▶ _Trabalho a fazer_: Prossiga o texto sobre Pessoa e as flores, começando logo após a última frase.

▶ _Excerto do texto_:
##########
A relação de Pessoa com a Natureza, em geral, e com as flores, em particular, dá que pensar. Sobre a Natureza, já o fiz mas sobre as flores, em particular, estou a fazê-lo pela primeira vez. E com muito regalo.
Talvez porque a primeira paisagem que o dimensionou foi o Largo de São Carlos, onde nasceu e cresceu e com certeza brincou até aos cinco anos, Pessoa é um inveterado citadino. No triciclo em que o vemos montado, numa das suas fotografias de menino, terá feito, nesse amplo largo, marcantes viagens.
Viveu mais dois anos em frente de outra paisagem urbana, na Rua de São Marçal, para onde a família se mudou depois da morte do Pai – já sem largueza para expandir as suas brincadeiras, só uma rua para atravessar.
##########
▶ _Excertos de linhas_:
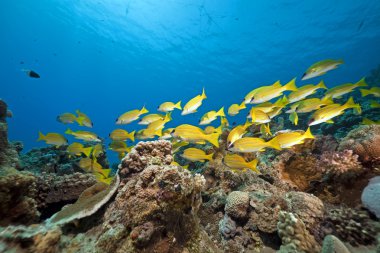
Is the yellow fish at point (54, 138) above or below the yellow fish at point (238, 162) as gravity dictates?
above

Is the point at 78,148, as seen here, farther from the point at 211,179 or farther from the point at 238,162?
the point at 238,162

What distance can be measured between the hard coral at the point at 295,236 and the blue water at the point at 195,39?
107ft

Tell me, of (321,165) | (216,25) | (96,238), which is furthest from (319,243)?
(216,25)

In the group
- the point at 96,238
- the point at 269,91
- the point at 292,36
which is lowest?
the point at 96,238

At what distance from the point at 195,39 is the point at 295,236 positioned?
48967 mm

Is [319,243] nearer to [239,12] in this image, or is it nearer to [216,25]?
[239,12]

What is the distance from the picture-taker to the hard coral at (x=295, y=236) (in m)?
3.10

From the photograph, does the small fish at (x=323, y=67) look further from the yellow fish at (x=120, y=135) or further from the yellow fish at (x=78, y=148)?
the yellow fish at (x=78, y=148)

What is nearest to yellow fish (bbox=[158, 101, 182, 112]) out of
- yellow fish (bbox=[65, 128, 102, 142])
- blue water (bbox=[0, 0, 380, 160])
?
yellow fish (bbox=[65, 128, 102, 142])

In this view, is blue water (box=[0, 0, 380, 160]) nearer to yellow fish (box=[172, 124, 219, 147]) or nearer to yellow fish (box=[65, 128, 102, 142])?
yellow fish (box=[65, 128, 102, 142])

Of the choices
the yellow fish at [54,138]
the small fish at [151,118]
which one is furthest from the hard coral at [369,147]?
the yellow fish at [54,138]

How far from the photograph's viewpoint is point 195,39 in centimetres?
4744

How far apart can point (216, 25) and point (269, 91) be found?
42.8m

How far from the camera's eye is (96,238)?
2.51m
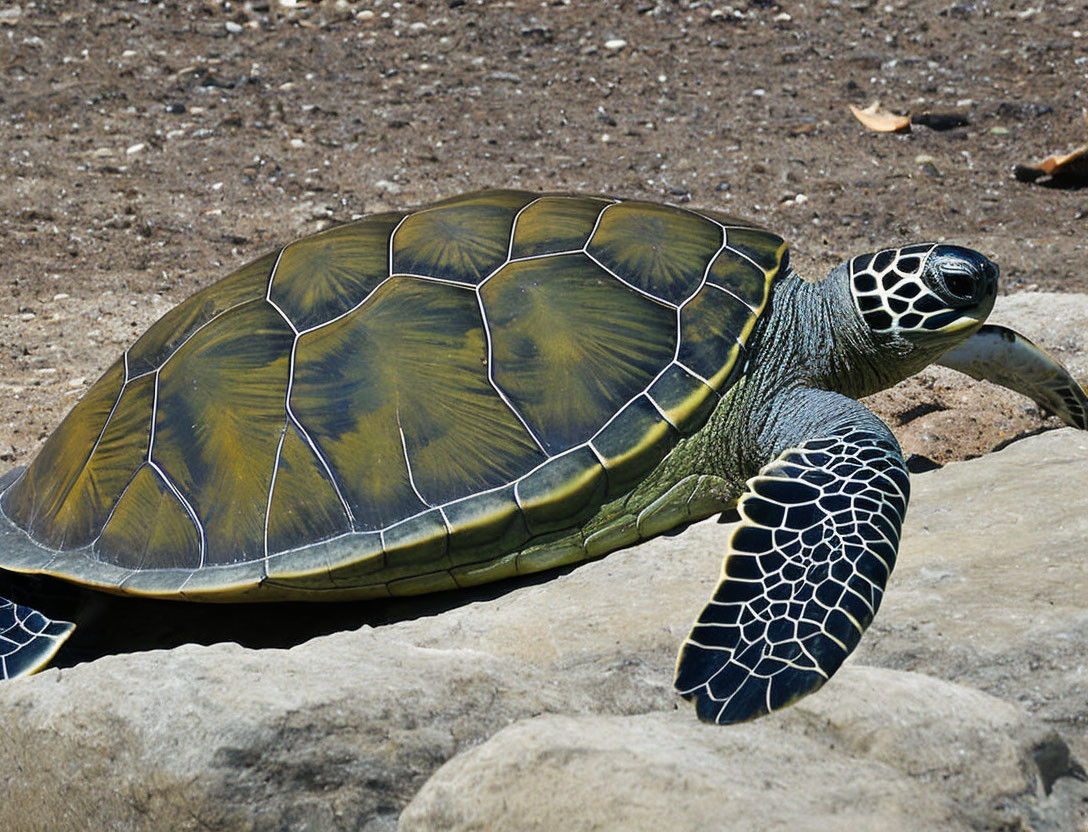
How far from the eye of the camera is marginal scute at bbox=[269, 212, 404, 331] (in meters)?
3.21

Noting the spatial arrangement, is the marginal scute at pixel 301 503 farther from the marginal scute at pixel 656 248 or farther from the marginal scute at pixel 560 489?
the marginal scute at pixel 656 248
##########
▶ _Resultado abaixo_:
A ida para Durban deve ter constituído um terrível choque para esse menino habituado a ver uma cidade bonita da sua janela, com o debrum azul do rio, ao fundo - a que só deve ter dado o devido valor quando desembarcou nessa feia povoação recente, de pioneiros, pouco mais que quatro ruas improvisadas. A sua capacidade de se isolar e viver num sítio imaginado deve ter começado então. Era para a pátria-língua-inglesa, borbulhante de cultura, que o remetiam as fecundas leituras, no liceu de Durban, que deixou fama de ter um alto nível, e as que incansavelmente fazia, a sós consigo, na casa familiar. Aí se instalou, nessa Inglaterra mítica, e aí foi relativamente feliz o “português à inglesa” que mais tarde, num poema, declarou ser.
A irmã contou que, para ir para a escola, atravessavam uma mata donde saltavam macacos que a apavoravam. Também o Fernando devia estremecer de medo perante essa natureza tropical, plena de imprevistos e sobressaltos.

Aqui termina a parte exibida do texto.